A Review of Fundamentals and Applications in Laser Material Processing
Gyu Been Kim, Chang Byeok Jeong, Hee Yoon Jang, Min Cheol Cheon, Sung Kyu Jang, Seoung-ki Lee
J Electr Electron Mater 2025;38(2):119-131.   Published online March 1, 2025
DOI: https://doi.org/10.4313/JKEM.2025.38.2.1
The laser (LASER), originating from the principle of stimulated emission proposed by Albert Einstein, has been a catalyst for substantial advancements across numerous industrial and scientific domains. Initially confined to research and laboratory applications, the scope of laser technology has expanded rapidly over time. This expansion is primarily due to the laser's unique characteristics, such as high-density energy output and precise beam control, which have facilitated its widespread integration into contemporary industrial practices. Specifically, laser materials processing technology enables the machining of diverse materials, including metals, ceramics, and polymers, in a non-contact manner, thereby achieving high precision without the risk of wear or contamination.

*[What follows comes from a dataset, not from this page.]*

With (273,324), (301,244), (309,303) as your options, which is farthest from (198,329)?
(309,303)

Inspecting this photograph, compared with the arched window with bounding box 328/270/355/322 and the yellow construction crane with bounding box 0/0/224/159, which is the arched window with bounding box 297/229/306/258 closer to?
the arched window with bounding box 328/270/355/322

As a result, laser processing has become indispensable in fields such as advanced electronics manufacturing, medical device production, aerospace, and the automotive industry. Furthermore, laser materials processing exhibits significant potential for high-precision applications that demand minimal thermal deformation of materials, such as microfabrication and the production of complex geometries. This paper provides a comprehensive examination of the development and necessity of laser processing technology, explores various laser types and their possible applications, and elucidates why laser technology has emerged as a fundamental component of modern manufacturing, alongside its trajectory for future development.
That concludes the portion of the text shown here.